GENERATIVO

O risco invisível da IA corporativa

Treinar pessoas para usar IA é o mesmo que ter uma estratégia de IA.

17 de outubro de 2025 - 10:47
Giovanna Gregori Pinto, fundadora da People Leão (Foto: Divulgação)

Giovanna Gregori Pinto, fundadora da People Leão (Foto: Divulgação)

A Deloitte acaba de anunciar um mega contrato global com a Anthropic, com o objetivo de implantar o Claude em mais de 500 mil funcionários. No mesmo mês, precisou devolver parte de um contrato governamental por entregar um relatório com erros gerados por IA, incluindo referências que nem existiam.

Esse contraste não é apenas irônico. Ele expõe o ponto cego da corrida corporativa pela inteligência artificial: a crença de que treinar pessoas para usar IA é o mesmo que ter uma estratégia de IA.

Nos últimos meses, em fóruns de RH e inovação, percebo o mesmo padrão: todos discutem adoção, formação e medo, mas quase ninguém discute governança.

As empresas estão ensinando seus times a usar ferramentas sem antes decidir para quê, com que grau de autonomia, e quem será responsável quando algo der errado.

Sem essas respostas, o “letramento em IA” vira um placebo organizacional e cria a ilusão de preparo, terceirizando o erro.

Antes de discutir como treinar, é preciso discutir quem decide e até onde vai o uso. As perguntas estratégicas são outras:

Qual o nível de autonomia aceitável para o uso de IA no trabalho?

Quem supervisiona os agentes e modelos criados internamente?

Como garantir que os dados estejam curados, seguros e atualizados?

Quais barreiras impedem que um erro operacional vire um desastre reputacional?

Essas são decisões de poder, não de usabilidade, e se o RH não participa delas, a IA deixa de ser vantagem competitiva e passa a ser risco sistêmico, como vimos no caso Deloitte.

Muitos dizem que o RH deveria liderar a estratégia de IA. Concordo em parte, pois o problema é que poucos RHs têm mandato político ou capacidade técnica para definir políticas de dados, arquitetura de sistemas ou compliance algorítmico.

Isso não significa que o RH deva se omitir, mas sim que precisa redefinir seu papel: ser o elo que traduz implicações humanas e culturais das decisões tecnológicas, e não apenas o departamento que ministra treinamentos.

A liderança da IA corporativa não será de quem entende mais de tecnologia, mas de quem entende melhor de autonomia, confiança e accountability.
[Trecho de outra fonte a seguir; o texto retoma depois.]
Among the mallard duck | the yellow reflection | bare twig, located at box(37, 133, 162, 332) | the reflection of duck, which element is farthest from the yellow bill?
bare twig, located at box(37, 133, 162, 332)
Nesse contexto, existem três estágios da maturidade em IA corporativa

Adoção espontânea: cada um usa o que quer, do jeito que quer. (Alta velocidade, alto risco.)

Letramento e guidelines: políticas básicas, foco em segurança e uso ético. (Necessário, mas insuficiente.)

Estratégia integrada: IA alinhada a objetivos de negócio e métricas de risco, com governança clara sobre dados e decisões. (É aqui que mora o diferencial competitivo.)

A maioria das empresas ainda está presa no estágio 2, formando usuários sem redesenhar o sistema de responsabilidade. Por isso, treinar sem estratégia é automatizar o passado.

Quando o RH se limita a promover “letramento”, o resultado é previsível: usa quem quiser, do jeito que quiser. E basta um relatório mal checado para corroer a credibilidade de uma marca inteira.

O futuro do trabalho não será definido por quem usa IA, e sim por quem governa seu uso com coerência entre cultura, risco e propósito.

A pergunta que o RH precisa fazer agora é: Qual é a nossa estratégia para integrar IA ao negócio, e não apenas às pessoas? O RH que ensina IA sem redesenhar como o poder e a responsabilidade se distribuem não está preparando o futuro. Está apenas automatizando o passado.

*Por Giovanna Gregori Pinto, graduada em psicologia pela PUC-Campinas, com MBA em gerenciamento de projetos pela FGV. A profissional é fundadora da People Leap e referência em estruturar áreas de RH em startups de tecnologia em crescimento.